### WHAT YOU WILL DO
Extract every line below that contains the word "camera". Case counts.
---- DATASET ROWS
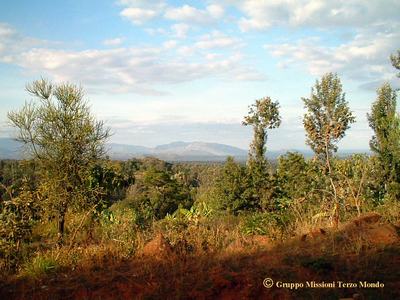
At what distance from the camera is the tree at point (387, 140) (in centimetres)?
1763

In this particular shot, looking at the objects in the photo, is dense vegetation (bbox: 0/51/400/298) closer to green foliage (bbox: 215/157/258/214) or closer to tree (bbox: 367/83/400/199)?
tree (bbox: 367/83/400/199)

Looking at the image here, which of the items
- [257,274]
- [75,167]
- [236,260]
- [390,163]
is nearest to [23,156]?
[75,167]

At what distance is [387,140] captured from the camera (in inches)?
821

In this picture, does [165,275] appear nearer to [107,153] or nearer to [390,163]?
[107,153]

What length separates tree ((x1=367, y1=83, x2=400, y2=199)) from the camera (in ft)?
57.9

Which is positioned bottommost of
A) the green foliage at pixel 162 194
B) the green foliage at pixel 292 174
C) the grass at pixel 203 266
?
the green foliage at pixel 162 194

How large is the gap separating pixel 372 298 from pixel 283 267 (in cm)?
152

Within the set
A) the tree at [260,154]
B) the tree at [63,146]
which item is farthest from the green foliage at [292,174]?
the tree at [63,146]

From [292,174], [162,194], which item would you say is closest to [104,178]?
[292,174]

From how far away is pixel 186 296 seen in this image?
5.41 m

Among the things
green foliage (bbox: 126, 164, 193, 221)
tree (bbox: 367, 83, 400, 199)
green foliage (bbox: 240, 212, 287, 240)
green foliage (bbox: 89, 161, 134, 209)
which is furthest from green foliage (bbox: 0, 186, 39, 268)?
green foliage (bbox: 126, 164, 193, 221)

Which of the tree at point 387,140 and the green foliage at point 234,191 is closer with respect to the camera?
the tree at point 387,140

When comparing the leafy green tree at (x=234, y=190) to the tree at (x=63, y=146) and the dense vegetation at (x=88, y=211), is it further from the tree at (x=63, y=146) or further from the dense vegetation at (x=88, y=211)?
the tree at (x=63, y=146)

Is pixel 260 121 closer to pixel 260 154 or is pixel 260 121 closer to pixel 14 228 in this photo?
pixel 260 154
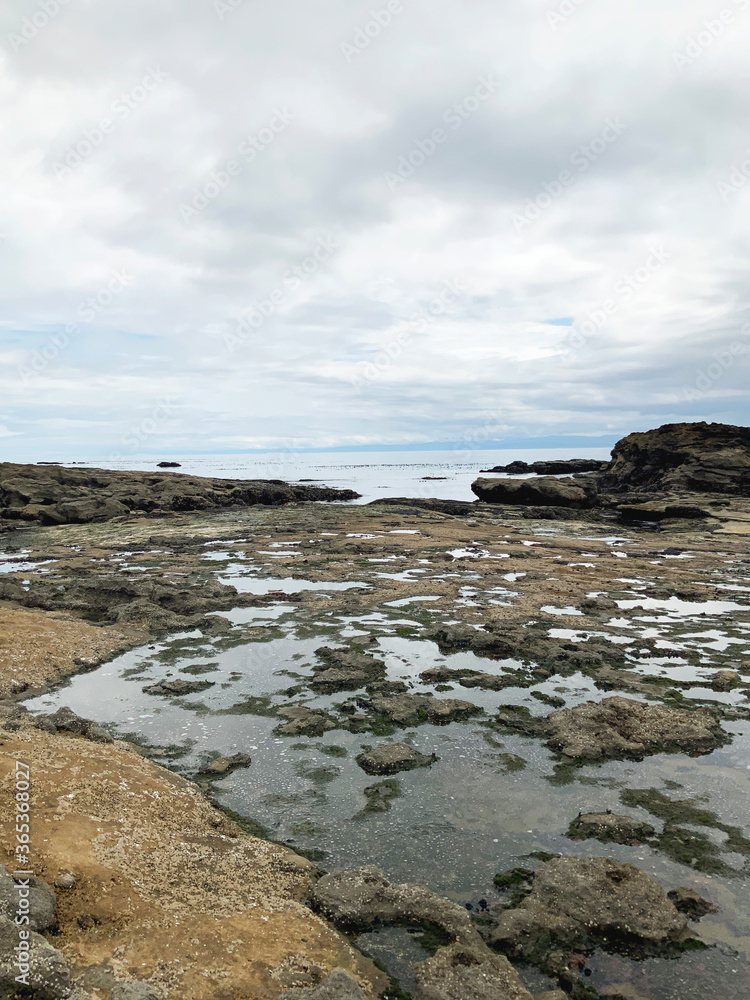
--------
### ANSWER BELOW
At what distance from the camera is the tree at point (387, 140) (in centimetres)?
At what distance is [387,140] captured from the camera (in inches)?
What length separates tree ((x1=367, y1=83, x2=400, y2=199)) from the camera (in ft)?
Which of the tree at point 387,140 and the green foliage at point 234,191 is closer with respect to the camera?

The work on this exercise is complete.